Are you measuring the time required to fetch the first row? Or the time required to fetch the last row? What are those elapsed times?
My guess without that information is that the fact that you appear to be using the wrong data type for your actionhistory_id column is affecting the Oracle optimizer's ability to generate appropriate cardinality estimates which is likely causing the optimizer to underestimate the selectivity of your predicates and to generate poorly performing plans. A human may be able to guess that actionhistory_id is a string that starts with ACT10000 and then has 30,000 sequential numeric values from 00001 to 30000 but the optimizer is not that smart.
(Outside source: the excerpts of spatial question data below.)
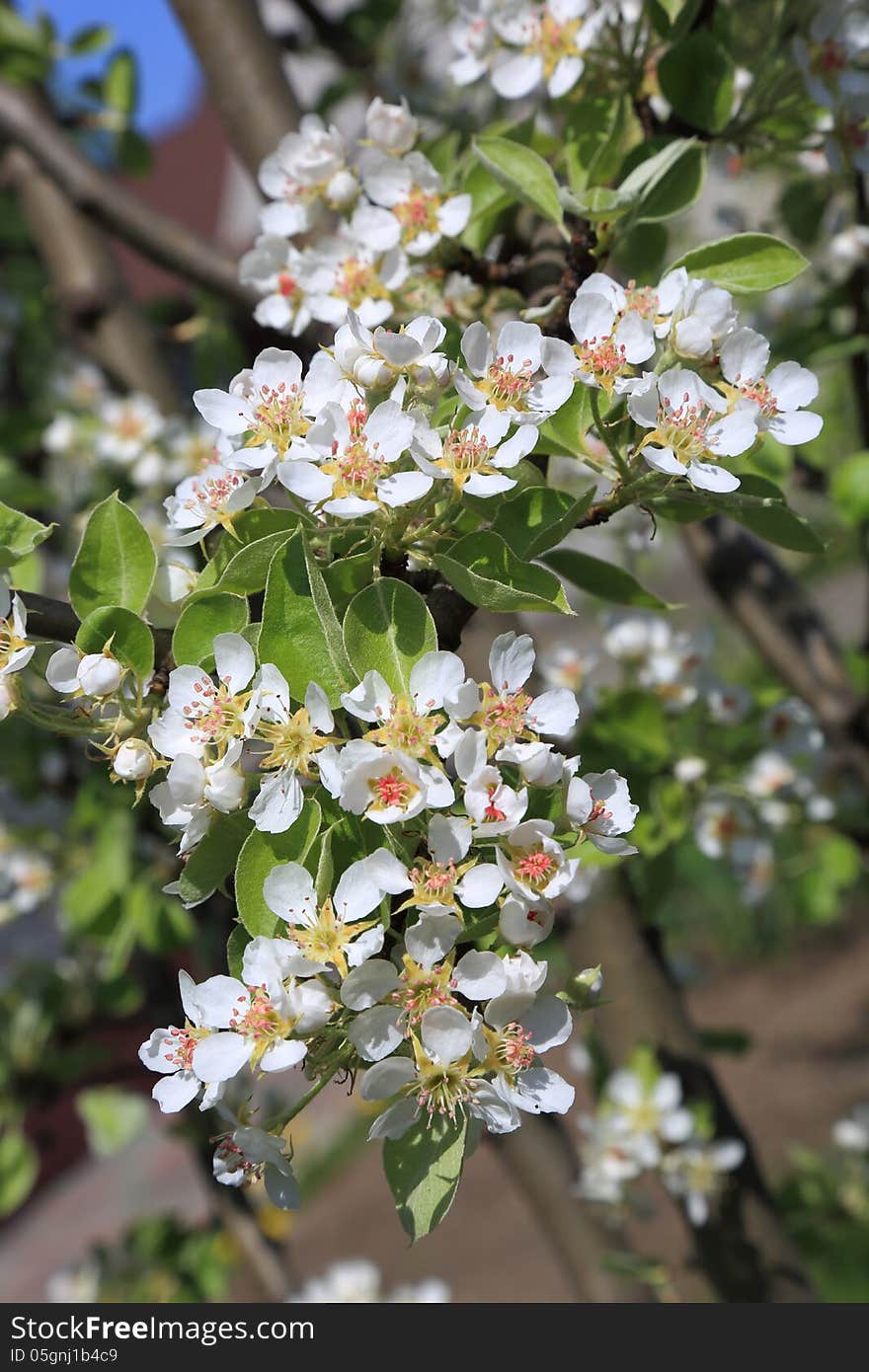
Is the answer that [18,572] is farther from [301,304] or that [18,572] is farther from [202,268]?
[202,268]

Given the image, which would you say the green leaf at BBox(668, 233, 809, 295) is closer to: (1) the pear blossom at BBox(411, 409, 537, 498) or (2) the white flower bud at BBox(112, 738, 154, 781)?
(1) the pear blossom at BBox(411, 409, 537, 498)

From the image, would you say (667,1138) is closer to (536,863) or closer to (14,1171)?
(536,863)

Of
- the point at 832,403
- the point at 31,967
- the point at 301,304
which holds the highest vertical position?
the point at 301,304

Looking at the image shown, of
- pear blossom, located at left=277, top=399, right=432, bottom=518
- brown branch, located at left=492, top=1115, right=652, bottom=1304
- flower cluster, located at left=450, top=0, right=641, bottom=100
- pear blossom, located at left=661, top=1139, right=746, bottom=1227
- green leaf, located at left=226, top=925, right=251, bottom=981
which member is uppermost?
flower cluster, located at left=450, top=0, right=641, bottom=100

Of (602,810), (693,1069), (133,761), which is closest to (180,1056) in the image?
(133,761)

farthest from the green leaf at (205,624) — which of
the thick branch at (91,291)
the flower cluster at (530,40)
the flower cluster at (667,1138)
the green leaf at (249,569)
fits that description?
Result: the thick branch at (91,291)

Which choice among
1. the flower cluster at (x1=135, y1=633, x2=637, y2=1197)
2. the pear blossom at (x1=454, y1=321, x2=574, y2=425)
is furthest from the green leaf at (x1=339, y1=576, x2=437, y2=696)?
the pear blossom at (x1=454, y1=321, x2=574, y2=425)

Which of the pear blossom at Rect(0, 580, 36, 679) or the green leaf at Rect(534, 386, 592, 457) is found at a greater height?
the pear blossom at Rect(0, 580, 36, 679)
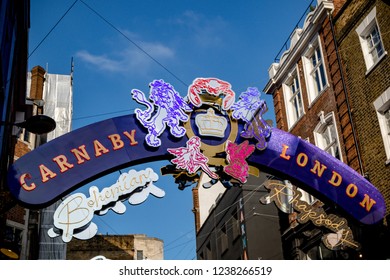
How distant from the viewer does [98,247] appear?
34.2 metres

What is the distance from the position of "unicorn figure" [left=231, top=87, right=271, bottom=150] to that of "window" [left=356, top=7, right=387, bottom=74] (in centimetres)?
514

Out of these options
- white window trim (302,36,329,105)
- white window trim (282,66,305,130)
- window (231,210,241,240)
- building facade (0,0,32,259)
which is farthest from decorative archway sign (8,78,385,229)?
window (231,210,241,240)

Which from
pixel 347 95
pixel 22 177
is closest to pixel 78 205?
pixel 22 177

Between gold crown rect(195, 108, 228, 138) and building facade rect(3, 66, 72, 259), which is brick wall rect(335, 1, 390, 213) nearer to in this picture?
gold crown rect(195, 108, 228, 138)

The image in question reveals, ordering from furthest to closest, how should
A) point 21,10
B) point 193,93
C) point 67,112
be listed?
point 67,112
point 21,10
point 193,93

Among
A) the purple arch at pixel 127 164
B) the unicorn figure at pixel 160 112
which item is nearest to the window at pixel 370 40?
the purple arch at pixel 127 164

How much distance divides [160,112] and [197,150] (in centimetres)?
115

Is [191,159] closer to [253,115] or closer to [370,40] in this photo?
[253,115]

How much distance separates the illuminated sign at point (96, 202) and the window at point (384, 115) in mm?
7128

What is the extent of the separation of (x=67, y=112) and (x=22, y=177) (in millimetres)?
16777

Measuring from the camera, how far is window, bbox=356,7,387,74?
616 inches

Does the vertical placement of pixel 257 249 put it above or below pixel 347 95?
below
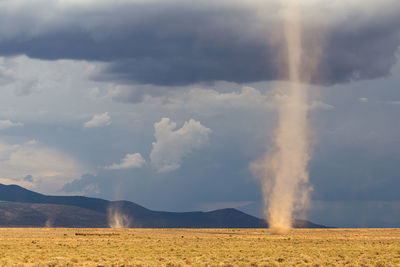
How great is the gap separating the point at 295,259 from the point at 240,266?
829cm

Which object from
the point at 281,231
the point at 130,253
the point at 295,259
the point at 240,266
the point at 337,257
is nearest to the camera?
the point at 240,266

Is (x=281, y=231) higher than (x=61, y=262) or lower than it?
higher

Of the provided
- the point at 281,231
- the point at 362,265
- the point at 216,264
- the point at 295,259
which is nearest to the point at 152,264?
the point at 216,264

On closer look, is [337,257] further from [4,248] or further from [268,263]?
[4,248]

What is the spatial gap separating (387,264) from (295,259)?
901cm

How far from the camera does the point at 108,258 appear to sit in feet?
205

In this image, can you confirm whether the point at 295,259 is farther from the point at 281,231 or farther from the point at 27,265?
the point at 281,231

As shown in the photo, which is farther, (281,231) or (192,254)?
(281,231)

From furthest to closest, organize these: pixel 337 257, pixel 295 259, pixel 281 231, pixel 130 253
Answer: pixel 281 231 < pixel 130 253 < pixel 337 257 < pixel 295 259

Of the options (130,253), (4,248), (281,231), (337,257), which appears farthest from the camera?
(281,231)

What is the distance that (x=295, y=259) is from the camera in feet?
199

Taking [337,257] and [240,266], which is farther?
[337,257]

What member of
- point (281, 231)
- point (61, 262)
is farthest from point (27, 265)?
point (281, 231)

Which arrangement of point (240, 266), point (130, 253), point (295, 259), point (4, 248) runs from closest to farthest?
1. point (240, 266)
2. point (295, 259)
3. point (130, 253)
4. point (4, 248)
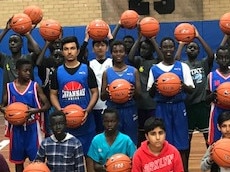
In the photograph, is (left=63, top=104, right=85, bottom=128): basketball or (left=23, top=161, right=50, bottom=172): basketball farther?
(left=63, top=104, right=85, bottom=128): basketball

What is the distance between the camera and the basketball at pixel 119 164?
4133mm

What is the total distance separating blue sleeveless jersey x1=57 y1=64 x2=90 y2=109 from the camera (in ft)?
16.4

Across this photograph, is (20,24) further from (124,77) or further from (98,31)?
(124,77)

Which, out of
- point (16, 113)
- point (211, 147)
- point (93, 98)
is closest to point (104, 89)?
point (93, 98)

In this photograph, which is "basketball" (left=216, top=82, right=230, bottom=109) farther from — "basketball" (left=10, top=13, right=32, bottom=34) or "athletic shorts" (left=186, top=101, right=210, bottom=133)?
"basketball" (left=10, top=13, right=32, bottom=34)

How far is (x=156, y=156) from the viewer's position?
157 inches

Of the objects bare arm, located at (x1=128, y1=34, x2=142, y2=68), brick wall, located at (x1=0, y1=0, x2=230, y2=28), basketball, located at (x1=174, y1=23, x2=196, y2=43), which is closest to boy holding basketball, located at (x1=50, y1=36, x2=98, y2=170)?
bare arm, located at (x1=128, y1=34, x2=142, y2=68)

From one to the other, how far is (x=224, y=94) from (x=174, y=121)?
557 millimetres

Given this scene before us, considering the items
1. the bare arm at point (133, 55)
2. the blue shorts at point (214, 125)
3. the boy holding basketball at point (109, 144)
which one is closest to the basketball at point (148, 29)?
the bare arm at point (133, 55)

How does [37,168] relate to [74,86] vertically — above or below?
below

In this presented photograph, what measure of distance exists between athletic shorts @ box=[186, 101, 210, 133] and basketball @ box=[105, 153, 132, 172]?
5.32ft

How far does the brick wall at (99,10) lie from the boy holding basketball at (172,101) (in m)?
5.06

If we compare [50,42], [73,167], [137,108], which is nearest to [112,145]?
[73,167]

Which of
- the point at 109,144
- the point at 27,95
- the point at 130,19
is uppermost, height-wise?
the point at 130,19
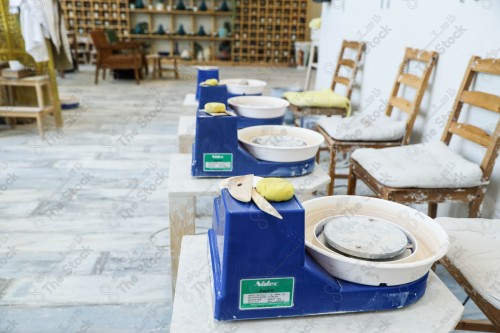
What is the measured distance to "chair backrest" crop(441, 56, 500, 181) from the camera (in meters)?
1.60

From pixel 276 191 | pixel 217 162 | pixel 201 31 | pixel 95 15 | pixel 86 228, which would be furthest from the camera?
pixel 201 31

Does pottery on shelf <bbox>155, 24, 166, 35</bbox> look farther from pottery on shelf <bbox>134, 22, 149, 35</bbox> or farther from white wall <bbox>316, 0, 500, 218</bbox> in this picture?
white wall <bbox>316, 0, 500, 218</bbox>

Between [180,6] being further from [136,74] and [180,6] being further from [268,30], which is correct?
[136,74]

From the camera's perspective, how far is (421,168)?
163cm

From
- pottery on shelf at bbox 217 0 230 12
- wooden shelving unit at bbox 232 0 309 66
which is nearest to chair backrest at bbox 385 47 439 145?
wooden shelving unit at bbox 232 0 309 66

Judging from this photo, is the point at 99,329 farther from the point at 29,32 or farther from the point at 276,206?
the point at 29,32

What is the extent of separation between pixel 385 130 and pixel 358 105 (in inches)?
43.2

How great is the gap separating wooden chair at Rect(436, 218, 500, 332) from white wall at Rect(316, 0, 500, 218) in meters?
0.58

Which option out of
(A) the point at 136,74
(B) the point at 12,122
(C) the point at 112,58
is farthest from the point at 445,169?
(C) the point at 112,58

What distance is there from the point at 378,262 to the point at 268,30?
366 inches

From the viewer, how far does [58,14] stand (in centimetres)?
438

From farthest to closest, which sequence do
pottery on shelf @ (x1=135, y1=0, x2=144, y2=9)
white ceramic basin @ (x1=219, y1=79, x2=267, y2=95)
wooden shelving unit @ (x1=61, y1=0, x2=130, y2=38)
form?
1. pottery on shelf @ (x1=135, y1=0, x2=144, y2=9)
2. wooden shelving unit @ (x1=61, y1=0, x2=130, y2=38)
3. white ceramic basin @ (x1=219, y1=79, x2=267, y2=95)

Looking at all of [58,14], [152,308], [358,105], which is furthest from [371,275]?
[58,14]

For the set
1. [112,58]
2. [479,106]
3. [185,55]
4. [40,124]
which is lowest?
[40,124]
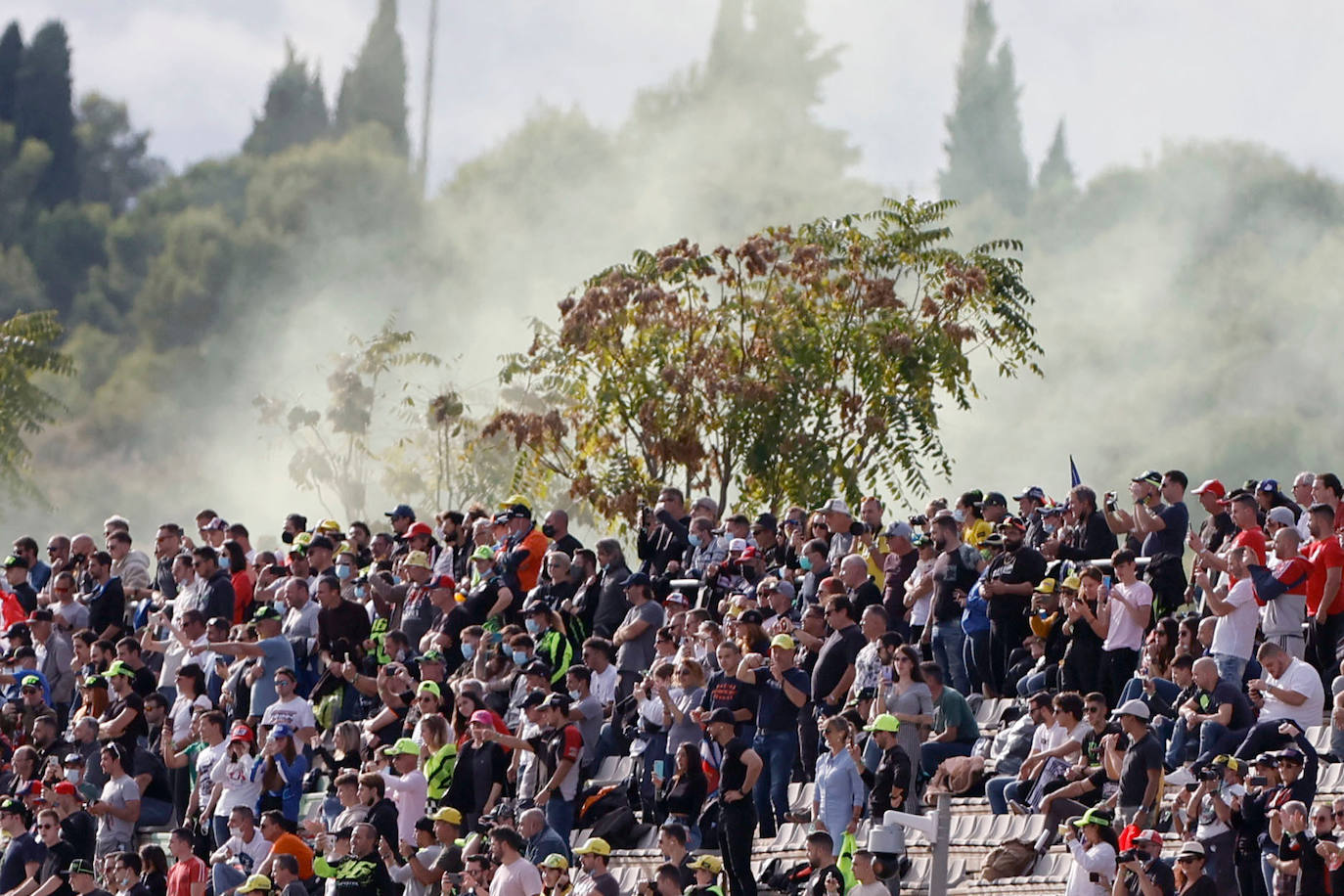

It sees a 13 character string and isn't able to figure out that the last 10 characters are always going to be numbers so there are only 10 possible values rather than 256 (assuming 8-bit characters) and that the first 8 characters are always going to be the same constant value. If, on the other hand, actionhistory_id was defined as a NUMBER and had values between 1 and 30000, it would be dramatically easier for the optimizer to make reasonable estimates about the selectivity of various predicates.